Le Gouvernement n'eut pas de peine à reconnaître le vrai au milieu de ces discussions; du reste, plusieurs établissements de ce genre prospéraient déjà sur quelques-unes de nos places. La banque de Bordeaux fut autorisée pour trente ans, par ordonnance du 23 novembre 1818, et ses statuts furent publiés le 8 décembre suivant.

L'article 11 portait :

« Les opérations de la banque consistent: 1° A escompter de toutes personnes des lettres de change et autres effets de commerce à ordre, à des échéances déterminées qui ne pourront excéder quatre mois sur Bordeaux et cent jours sur Paris, souscrits par des commerçants et autres personnes notoirement solvables; 2° à se charger pour le compte des particuliers et des établissements publics du recouvrement des effets qui lui seront remis; 3° à recevoir en comptes-courants les sommes qui lui seront versées par des particuliers et des établissements publics,

et à payer les sommes dont on aura disposé sur elle et les engagements à son domicile jusqu'à concurrence des sommes encaissées; 4° à tenir une caisse des dépôts volontaires pour tous les lingots et monnaies d'or et d'argent de toute espèce et de tout titre. >>

Aux termes de l'article 12, la banque n'admit à l'escompte que des effets de commerce garantis par la signature de trois personnes au moins, notoirement solvables.

L'article 14 établit que la banque pourra émettre des billets à vue et au porteur; que la moindre coupure de billets sera de 500 fr., avec réserve d'émettre des coupures de 250 fr. sous l'autorisation préalable de l'État; qu'enfin, l'émission des billets cumulée avec le montant des sommes dues par la banque dans les comptes-courants ne pourra jamais excéder le triple du capital numéraire existant et appartenant à la banque.

L'article 24 porte enfin que l'escompte sera perçu à raison du nombre de jours, et que cet escompte ne pourra excéder 5 p. 100, à moins d'une autorisation expresse du Gouvernement.

La banque de Bordeaux commença ses opérations le 1er juillet 1819, et pendant plus de onze ans, elle eut à lutter contre des obstacles et des oppositions de toute nature. Lorsque la crise de 1830 éclata, elle se trouvait dans une position défavorable, et si elle n'eût songé qu'à sauver son capital, elle eût restreint ses opérations et cherché à réaliser autant que

possible; mais en agissant ainsi, elle eût compromis l'existence d'un grand nombre de maisons. La banque n'hésita pas, au contraire, à courir les chances de tout perdre pour sauver la place d'une perturbation générale. Il faut lui rendre justice, dans toutes les crises commerciales qui ont eu lieu à Bordeaux depuis 1820, la banque de Bordeaux s'est fait un devoir d'en adoucir autant que possible les conséquences, en maintenant le taux modéré de son escompte et en facilitant de son mieux la marche des affaires.
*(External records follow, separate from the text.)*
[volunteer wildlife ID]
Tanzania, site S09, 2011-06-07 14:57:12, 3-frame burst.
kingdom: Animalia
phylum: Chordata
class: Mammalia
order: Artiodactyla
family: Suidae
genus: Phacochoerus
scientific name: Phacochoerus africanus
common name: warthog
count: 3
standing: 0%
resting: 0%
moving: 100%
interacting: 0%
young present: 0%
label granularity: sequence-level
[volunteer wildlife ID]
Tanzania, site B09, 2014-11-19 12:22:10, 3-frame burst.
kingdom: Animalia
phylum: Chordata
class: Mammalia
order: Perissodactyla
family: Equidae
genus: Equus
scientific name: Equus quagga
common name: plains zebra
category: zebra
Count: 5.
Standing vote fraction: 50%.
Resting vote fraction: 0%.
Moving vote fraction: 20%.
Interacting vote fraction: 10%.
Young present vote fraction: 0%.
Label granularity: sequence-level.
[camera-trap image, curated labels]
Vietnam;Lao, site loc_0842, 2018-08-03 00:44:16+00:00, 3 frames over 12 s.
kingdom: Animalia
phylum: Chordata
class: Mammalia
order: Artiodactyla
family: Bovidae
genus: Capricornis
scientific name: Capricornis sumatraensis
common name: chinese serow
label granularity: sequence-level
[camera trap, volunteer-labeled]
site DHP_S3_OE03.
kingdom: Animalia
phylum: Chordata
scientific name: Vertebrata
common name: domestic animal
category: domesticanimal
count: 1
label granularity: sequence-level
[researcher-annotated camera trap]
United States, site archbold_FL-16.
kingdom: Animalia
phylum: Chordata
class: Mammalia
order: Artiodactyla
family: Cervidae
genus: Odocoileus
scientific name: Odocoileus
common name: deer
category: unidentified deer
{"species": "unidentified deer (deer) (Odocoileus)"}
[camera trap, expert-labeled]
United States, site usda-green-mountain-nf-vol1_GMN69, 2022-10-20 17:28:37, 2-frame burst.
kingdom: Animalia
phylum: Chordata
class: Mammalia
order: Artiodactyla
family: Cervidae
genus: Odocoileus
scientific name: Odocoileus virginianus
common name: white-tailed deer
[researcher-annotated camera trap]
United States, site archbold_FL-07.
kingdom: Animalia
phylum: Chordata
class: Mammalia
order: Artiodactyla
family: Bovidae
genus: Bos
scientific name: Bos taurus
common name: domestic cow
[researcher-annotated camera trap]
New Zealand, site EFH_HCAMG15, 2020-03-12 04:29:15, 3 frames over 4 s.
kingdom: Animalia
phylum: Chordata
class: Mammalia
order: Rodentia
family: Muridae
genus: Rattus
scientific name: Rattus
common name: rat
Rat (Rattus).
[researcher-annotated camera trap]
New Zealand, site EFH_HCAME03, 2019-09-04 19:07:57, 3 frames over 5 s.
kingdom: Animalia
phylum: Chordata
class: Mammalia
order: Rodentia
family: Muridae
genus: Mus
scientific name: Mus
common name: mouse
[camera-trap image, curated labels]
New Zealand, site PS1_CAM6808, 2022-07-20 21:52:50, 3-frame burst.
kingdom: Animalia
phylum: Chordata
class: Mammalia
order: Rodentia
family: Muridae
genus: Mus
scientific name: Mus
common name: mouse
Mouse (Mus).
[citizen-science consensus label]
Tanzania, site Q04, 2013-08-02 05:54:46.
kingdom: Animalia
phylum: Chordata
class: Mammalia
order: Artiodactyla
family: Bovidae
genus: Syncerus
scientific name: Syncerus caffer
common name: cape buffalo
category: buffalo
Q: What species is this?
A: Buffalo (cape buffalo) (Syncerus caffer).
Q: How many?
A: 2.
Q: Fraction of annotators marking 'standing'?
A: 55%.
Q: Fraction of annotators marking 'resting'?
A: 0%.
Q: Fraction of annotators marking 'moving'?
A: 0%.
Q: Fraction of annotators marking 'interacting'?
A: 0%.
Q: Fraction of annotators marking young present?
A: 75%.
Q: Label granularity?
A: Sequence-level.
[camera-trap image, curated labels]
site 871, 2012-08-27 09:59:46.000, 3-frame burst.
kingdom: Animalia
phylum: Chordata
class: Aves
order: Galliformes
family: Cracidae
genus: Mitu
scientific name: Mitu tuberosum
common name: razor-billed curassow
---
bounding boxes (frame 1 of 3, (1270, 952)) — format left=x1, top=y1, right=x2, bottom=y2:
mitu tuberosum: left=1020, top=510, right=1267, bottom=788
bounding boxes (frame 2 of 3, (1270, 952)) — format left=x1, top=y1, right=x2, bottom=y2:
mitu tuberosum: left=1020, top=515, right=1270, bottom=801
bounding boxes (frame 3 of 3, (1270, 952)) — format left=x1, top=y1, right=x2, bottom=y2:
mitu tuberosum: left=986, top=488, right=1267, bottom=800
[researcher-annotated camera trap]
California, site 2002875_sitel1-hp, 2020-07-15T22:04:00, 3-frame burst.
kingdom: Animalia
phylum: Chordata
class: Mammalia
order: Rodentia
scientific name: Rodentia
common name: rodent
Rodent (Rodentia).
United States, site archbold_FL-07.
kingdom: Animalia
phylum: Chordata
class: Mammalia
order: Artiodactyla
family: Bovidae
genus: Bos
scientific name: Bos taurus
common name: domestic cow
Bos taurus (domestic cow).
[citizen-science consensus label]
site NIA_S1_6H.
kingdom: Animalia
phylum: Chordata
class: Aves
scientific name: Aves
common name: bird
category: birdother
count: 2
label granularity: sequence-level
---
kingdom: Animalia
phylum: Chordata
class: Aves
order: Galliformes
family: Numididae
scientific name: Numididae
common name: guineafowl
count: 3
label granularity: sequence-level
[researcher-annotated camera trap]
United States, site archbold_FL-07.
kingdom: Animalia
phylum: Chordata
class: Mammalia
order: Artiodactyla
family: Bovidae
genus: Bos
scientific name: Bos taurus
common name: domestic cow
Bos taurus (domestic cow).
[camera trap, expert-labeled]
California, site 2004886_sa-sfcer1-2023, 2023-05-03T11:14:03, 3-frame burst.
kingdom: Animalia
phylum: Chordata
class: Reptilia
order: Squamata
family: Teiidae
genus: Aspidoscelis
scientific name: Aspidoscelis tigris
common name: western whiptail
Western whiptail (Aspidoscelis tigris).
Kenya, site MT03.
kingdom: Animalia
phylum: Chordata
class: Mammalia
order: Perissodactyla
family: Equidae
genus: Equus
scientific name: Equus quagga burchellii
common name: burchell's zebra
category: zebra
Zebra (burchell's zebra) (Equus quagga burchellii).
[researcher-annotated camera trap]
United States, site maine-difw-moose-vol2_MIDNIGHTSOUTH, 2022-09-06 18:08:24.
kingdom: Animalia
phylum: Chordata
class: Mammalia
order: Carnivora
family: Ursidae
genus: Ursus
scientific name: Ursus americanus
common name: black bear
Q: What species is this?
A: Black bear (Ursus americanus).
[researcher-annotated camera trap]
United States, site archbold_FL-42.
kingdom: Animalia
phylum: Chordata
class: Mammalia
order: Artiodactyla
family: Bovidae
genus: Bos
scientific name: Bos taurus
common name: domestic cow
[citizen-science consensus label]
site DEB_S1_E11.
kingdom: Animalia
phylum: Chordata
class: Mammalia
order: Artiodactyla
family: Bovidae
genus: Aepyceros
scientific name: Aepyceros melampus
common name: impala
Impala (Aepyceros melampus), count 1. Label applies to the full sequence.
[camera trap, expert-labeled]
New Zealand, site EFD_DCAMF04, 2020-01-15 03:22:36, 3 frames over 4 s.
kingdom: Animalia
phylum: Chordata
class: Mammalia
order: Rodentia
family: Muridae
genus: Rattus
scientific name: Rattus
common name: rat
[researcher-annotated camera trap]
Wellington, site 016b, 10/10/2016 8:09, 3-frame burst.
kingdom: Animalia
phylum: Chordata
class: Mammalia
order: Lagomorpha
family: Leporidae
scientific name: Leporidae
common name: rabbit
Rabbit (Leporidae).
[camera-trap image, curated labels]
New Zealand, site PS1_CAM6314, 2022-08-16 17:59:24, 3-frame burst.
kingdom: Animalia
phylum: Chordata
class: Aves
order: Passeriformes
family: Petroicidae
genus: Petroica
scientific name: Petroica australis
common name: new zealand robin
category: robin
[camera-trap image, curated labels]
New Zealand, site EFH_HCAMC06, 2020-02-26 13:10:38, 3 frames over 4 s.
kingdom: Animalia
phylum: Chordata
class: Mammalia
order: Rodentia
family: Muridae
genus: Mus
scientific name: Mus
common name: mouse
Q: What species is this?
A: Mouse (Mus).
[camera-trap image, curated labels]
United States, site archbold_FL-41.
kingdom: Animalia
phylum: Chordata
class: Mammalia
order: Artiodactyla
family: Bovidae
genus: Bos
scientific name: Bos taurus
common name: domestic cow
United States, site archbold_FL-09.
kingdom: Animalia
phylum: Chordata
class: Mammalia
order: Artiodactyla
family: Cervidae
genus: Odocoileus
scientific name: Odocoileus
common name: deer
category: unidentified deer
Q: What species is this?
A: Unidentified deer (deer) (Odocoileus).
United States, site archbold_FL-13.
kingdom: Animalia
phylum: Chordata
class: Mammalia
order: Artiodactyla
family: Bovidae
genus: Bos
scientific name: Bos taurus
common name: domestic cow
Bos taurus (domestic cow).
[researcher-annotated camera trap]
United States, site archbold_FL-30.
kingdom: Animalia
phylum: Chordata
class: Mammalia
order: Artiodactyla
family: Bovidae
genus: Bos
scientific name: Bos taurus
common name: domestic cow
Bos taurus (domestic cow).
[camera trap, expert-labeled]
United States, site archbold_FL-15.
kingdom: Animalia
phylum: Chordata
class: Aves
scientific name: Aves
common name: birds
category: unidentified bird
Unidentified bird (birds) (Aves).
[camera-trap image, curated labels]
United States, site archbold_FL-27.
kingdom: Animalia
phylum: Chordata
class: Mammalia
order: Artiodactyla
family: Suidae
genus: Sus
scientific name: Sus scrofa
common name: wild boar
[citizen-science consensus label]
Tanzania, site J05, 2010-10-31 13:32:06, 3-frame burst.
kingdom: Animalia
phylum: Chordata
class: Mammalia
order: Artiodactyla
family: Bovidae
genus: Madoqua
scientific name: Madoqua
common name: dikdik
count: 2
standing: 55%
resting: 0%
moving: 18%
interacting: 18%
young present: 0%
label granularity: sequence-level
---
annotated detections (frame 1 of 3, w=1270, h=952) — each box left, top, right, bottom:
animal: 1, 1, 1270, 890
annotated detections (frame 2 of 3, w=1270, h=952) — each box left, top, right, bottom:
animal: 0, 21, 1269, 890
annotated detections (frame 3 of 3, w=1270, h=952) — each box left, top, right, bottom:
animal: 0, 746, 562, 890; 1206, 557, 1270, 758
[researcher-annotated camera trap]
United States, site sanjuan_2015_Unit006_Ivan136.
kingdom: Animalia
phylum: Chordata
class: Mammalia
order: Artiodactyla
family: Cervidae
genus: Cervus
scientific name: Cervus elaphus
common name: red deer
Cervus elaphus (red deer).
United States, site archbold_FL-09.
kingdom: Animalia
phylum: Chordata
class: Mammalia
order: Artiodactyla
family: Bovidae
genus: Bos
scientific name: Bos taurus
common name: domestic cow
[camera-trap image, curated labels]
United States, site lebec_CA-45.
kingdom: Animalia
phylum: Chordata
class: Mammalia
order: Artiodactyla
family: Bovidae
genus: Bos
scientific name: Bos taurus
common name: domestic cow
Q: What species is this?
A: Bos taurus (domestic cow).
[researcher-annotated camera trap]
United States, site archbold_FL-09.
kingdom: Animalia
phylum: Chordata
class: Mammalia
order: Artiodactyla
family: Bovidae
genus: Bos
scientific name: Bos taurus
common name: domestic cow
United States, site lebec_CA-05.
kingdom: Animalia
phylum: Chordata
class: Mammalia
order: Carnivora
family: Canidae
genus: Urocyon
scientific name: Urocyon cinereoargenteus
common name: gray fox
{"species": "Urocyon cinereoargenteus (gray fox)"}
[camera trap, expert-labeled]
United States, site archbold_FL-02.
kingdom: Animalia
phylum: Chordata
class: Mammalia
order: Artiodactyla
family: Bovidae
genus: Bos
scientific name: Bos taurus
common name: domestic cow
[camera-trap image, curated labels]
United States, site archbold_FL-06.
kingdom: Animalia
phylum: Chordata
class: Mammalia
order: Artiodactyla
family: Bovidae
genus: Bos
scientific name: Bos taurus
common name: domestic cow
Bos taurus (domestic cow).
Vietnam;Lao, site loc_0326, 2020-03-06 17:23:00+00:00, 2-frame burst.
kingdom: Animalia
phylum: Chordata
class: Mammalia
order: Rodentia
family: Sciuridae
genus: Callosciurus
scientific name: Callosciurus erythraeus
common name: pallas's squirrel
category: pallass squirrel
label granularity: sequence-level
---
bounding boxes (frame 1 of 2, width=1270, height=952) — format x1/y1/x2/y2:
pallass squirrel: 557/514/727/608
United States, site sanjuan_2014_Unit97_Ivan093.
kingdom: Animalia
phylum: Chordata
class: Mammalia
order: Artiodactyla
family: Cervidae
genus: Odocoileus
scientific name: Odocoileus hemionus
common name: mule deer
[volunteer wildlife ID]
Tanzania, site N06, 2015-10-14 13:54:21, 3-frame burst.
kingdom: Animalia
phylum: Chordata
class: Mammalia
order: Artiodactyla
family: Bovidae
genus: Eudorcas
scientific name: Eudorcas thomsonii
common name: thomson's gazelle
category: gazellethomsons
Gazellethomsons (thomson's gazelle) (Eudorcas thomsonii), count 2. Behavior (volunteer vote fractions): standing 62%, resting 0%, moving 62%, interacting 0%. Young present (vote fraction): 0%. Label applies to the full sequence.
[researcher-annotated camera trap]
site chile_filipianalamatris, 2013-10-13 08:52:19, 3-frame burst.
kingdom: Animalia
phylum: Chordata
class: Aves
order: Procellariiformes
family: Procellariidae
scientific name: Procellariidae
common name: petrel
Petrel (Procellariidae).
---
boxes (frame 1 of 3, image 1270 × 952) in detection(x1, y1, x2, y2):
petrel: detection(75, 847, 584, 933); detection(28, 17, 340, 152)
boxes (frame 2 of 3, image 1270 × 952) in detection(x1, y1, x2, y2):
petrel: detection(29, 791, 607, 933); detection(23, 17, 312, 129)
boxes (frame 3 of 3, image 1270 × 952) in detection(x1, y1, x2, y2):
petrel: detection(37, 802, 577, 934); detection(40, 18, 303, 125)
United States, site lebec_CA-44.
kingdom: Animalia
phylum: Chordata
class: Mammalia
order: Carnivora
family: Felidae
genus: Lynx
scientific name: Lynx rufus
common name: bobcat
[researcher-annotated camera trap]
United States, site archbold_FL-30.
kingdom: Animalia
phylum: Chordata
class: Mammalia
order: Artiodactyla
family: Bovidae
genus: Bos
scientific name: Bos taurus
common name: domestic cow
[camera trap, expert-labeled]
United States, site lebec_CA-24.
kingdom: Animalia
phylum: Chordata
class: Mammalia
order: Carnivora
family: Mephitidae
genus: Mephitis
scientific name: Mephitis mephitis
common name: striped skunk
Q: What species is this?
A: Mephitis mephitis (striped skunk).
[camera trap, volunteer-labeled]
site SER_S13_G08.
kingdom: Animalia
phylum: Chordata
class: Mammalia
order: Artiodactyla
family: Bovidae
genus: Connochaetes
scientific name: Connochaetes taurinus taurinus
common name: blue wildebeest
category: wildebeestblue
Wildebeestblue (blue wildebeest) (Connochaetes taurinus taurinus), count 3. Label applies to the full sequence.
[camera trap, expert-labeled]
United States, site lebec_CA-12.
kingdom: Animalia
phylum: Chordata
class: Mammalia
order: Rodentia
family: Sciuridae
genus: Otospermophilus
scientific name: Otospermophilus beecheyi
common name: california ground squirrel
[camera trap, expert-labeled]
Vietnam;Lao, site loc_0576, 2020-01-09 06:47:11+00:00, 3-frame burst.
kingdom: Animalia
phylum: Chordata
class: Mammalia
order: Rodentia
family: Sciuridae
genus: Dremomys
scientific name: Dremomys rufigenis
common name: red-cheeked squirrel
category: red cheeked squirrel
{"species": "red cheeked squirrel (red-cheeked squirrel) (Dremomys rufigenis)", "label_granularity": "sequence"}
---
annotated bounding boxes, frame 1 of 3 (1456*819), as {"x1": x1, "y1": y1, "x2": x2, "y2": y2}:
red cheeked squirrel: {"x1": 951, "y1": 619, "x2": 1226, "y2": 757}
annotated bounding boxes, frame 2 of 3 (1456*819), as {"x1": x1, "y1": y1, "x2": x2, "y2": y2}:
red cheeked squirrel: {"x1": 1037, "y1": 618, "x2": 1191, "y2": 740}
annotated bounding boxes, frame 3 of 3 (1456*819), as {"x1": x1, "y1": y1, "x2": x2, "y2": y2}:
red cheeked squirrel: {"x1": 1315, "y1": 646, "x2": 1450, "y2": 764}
En 1846, une délibération de la banque de France demanda que celles des départements fussent converties en succursales. Ce projet donna lieu aux discussions les plus vives; mais il favorisait l'esprit de centralisation qui régnait alors; il présentait aussi, il faut le reconnaître, plusieurs avantages financiers. La chambre législative le consacra par une loi du mois de mars 1848; et à l'expiration de son privilége, la banque de Bordeaux liquida son ancienne situation, et fut soumise au régime qui la gouverne aujourd'hui.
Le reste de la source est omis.